Some folks with endo won’t need medication (other than over the counter pain meds), some will find hormonal birth control really helpful, and some folks will need surgery to help alleviate symptoms—and some people will pursue a few of the treatment routes below. It really varies from person to person!
- Pain medication
NSAIDs like Advil and Motrin are often recommended to help with inflammation and pain. Narcotics (opioids) may also be prescribed.
- Hormonal treatment
Various hormone therapies (including birth control pills, patches, etc.) may be used to flatten hormonal fluctuations—sometimes preventing menstruation and ovulation—which can help control inflammation and, in some cases, shrink endometriotic lesions.
- Conservative surgery
This is the surgical removal of endometriotic lesions without removing the uterus or ovaries (sometimes the endo is gone for good, but there’s a high recurrence rate). This is generally used to treat folks who have pelvic pain and/or infertility and is usually performed laparoscopically (through a teeny tiny hole in the abdomen).

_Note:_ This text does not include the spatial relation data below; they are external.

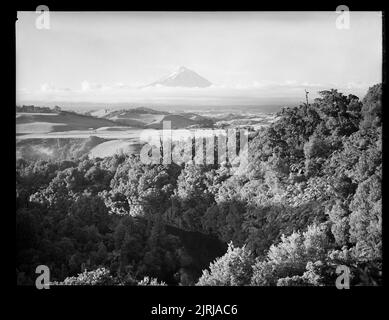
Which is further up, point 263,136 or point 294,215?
point 263,136

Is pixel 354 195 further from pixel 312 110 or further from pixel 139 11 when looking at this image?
pixel 139 11

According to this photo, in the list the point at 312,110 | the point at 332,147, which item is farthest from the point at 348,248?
the point at 312,110
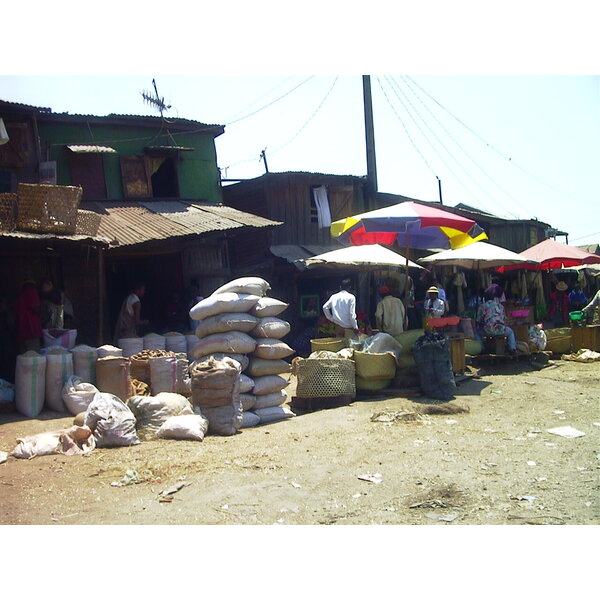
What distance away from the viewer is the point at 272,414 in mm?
7227

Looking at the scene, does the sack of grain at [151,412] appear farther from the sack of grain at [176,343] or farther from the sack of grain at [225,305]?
the sack of grain at [176,343]

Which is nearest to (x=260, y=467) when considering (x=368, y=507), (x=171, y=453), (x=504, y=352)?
(x=171, y=453)

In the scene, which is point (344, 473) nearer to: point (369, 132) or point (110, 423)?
point (110, 423)

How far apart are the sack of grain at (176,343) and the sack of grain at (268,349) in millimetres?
2134

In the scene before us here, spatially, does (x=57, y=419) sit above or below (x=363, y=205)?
below

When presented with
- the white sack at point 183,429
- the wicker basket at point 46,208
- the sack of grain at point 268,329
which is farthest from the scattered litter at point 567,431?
the wicker basket at point 46,208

This is the removal of the uterus, and sometimes ovaries (oophorectomy). This used to be the gold standard of treatment for endometriosis, but experts are moving away from this. Removal of the ovaries can lead to premature menopause, which is associated with certain health risks.
- Assisted reproductive technologies
Inflammation can make getting pregnant difficult; reproductive technologies like IVF (in vitro fertilization) can help you reach your goals.
- Pelvic floor physical therapy
Physical therapy can be a great way to alleviate endo pain. Pelvic floor physical therapists can help you elongate spasmodic muscles, create some more mobility between organs that might be a little sticky with endo, and help downtrain your nervous system. If there isn’t a pelvic floor PT is inaccessible to you or you want a little extra PT support, try Pelvic Gym’s Endometriosis program!
There’s little scientific evidence that certain diets or supplements are useful for treating endometriosis symptoms, but anecdotal evidence is somewhat promising. Essentially: if it feels good to you, do it. If it doesn’t, don’t!
Exercise may have the ability to reduce inflammation (a hallmark of endometriosis), but the jury’s still out on whether this is a promising way to reduce pain or not.
Again, not a whoooole lot is known about using weed and CBD to treat endo pain, but so far it seems promising! A self-report study found that most people with endo who’ve tried marijuana find it’s very effective for managing their pelvic pain. And most who’ve tried CBD have found it’s moderately effective for pain.
As with some of the treatment strategies above, we don’t have a lot of data on the use of acupuncture for endometriosis pain. This study from 2017 looks at the handful of papers that have been published on acupuncture for endo, and found it may help reduce pain, but more studies are needed to further investigate.
- Bedroom additions
If pain during sex is one of the symptoms you’re struggling with, bedroom tools like lube, vibrators, and Ohnut can be really helpful!
Getting an endometriosis diagnosis—or even suspecting you have it—can feel really scary. But it’s important to know that there are treatment options that can really help with symptoms, health care practitioners who know their stuff and want to help, and researchers working every year to make advances in endo diagnosis and treatment.